Elle est commercialisée ici dès 1970 dans le réseau Lincoln-Mercury. Grâce à des moteurs de plus en plus gros (initialement 1,6 litre puis 2,0 litres et enfin V6 de 2,8 litres), les ventes montent régulièrement et atteignent 113 069 exemplaires en 1973, sa meilleure année. À partir de 1974, elles baissent et l’arrivée de la deuxième génération pour le millésime 1976 ne permet pas d’enrayer cette chute. La raison : l’augmentation importante des prix à cause d’un deutsche mark toujours plus fort. En 1978, dernière année de sa commercialisation, elle coûte plus cher qu’une Mustang, ce qui explique qu’elle n’est alors écoulée qu’à 4 079 exemplaires. Au total, la Mercury Capri aura généré 464 729 ventes en Amérique sur neuf millésimes. Mais si Mercury veut continuer l’aventure, elle va devoir trouver une autre source. Et cela tombe bien, car Ford a quelque chose dans le pipeline.
Rusé comme un renard
Le développement de la plateforme Fox commence en 1973. À ce moment, Ford envisage une plateforme unique pour remplacer plusieurs modèles en Amérique du Nord, Amérique du Sud, Europe et Australie. Cependant, dès 1975, à cause de coûts de conception élevés, de la difficulté d’harmoniser les méthodes de production à travers le monde et des normes gouvernementales complexes entre les différents pays, seule l’Amérique du Nord est considérée.

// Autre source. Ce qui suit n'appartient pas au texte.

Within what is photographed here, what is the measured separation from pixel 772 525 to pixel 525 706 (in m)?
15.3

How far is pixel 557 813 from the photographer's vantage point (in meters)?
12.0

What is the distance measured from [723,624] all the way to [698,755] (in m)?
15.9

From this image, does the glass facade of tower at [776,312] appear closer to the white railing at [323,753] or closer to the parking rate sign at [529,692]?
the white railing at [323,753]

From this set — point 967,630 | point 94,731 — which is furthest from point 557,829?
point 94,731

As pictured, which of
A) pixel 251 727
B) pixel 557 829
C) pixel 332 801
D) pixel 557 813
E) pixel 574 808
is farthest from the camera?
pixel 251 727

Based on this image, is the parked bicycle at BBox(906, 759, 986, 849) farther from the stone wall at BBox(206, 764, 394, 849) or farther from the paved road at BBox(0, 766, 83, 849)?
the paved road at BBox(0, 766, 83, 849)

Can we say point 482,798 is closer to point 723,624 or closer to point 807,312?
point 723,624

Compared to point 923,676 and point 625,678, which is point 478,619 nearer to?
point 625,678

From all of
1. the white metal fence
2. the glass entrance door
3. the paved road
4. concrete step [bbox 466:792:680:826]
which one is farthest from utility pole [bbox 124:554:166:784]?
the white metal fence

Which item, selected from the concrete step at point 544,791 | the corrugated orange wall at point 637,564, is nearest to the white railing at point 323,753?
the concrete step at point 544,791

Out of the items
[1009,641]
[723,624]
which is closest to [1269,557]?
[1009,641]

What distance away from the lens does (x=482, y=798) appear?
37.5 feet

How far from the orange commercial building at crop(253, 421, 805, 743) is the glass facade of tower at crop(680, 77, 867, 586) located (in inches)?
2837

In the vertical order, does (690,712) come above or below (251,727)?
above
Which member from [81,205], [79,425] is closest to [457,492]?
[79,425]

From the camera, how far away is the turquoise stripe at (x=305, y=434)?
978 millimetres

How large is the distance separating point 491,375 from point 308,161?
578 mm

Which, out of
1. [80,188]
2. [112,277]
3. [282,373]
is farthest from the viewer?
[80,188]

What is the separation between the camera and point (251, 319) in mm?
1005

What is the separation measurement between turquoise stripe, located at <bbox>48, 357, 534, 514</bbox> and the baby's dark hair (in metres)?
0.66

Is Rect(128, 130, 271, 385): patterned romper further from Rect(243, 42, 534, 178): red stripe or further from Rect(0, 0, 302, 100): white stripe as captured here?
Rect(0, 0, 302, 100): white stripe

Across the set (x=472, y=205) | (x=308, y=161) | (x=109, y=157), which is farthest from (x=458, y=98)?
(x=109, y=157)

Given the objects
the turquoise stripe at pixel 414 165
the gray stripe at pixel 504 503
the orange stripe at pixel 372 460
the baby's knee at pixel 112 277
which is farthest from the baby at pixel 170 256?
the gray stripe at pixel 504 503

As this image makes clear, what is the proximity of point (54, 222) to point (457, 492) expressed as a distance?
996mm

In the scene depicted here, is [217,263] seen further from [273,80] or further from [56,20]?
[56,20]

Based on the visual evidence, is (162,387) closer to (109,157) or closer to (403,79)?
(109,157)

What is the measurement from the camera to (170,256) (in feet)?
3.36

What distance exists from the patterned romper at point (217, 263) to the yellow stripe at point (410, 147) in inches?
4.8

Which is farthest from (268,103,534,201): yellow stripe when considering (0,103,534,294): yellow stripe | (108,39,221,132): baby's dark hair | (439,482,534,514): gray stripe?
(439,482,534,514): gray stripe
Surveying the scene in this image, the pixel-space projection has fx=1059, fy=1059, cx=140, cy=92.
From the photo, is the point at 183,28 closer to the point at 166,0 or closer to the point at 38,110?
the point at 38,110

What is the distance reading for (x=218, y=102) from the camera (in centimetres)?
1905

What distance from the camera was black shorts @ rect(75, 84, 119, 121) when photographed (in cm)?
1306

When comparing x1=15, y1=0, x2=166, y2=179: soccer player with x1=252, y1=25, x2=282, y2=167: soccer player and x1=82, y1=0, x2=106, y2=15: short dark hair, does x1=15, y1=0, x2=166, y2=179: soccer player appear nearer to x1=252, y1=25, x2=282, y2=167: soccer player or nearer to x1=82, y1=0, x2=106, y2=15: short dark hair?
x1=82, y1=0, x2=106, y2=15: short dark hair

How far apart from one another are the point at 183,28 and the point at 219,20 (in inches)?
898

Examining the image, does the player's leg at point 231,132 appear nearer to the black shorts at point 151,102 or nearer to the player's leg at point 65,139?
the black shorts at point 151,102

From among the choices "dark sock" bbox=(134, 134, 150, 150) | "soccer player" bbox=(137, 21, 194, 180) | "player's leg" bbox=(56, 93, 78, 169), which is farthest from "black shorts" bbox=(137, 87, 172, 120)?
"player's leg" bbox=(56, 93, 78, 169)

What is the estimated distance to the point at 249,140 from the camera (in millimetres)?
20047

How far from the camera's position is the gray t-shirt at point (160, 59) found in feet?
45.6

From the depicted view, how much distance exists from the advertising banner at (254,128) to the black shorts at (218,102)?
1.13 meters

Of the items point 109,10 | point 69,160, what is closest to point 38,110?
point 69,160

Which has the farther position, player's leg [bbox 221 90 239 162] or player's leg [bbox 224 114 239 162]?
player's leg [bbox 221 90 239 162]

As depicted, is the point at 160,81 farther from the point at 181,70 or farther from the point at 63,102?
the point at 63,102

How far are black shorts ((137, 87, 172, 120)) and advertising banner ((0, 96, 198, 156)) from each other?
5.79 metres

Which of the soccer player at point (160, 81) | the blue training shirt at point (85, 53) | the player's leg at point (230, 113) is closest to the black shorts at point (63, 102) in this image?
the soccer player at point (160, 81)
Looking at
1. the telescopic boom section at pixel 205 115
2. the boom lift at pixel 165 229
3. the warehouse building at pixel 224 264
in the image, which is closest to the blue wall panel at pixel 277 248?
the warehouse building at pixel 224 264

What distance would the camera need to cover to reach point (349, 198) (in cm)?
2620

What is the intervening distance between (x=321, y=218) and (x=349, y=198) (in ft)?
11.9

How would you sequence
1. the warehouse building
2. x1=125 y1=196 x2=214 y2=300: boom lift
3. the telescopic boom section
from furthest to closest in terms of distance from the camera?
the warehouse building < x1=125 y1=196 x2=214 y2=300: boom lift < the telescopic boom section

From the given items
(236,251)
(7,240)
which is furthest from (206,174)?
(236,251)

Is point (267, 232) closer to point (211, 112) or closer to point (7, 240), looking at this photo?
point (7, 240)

La plateforme Fox doit servir au renouvellement des Pinto (projet abandonné au profit de l’Escort), Maverick (se seront les Ford Fairmont et Mercury Zephyr) et Mustang. Et c’est ce dernier modèle qui a la priorité des ingénieurs. « Ce qui est bon pour la Mustang est bon pour les autres gammes », pensent-ils. C’est pourquoi ils choisissent d’utiliser une construction monocoque, une suspension McPherson à l’avant, une suspension à 4 bras à l’arrière (avec ressorts hélicoïdaux à la place de ressorts à lames) et une direction à crémaillère. Devant la baisse des ventes du modèle importé d’Allemagne, la Capri est finalement ajoutée au programme.
Ça part fort!
Les Ford Mustang et Mercury Capri sont introduites sur le marché le 6 octobre 1978. Par rapport à sa cousine, la Capri se distingue par une face avant plus horizontale (qui explique un Cx montant de 0,44 à 0,48), des feux arrière redessinés, des passages de roue galbés, la disponibilité d’une seule carrosserie hatchback (la Mustang existe aussi en coupé 2 portes), une finition en similibois à l’intérieur et un meilleur équipement de base (d’où un poids supérieur de 44 kilos).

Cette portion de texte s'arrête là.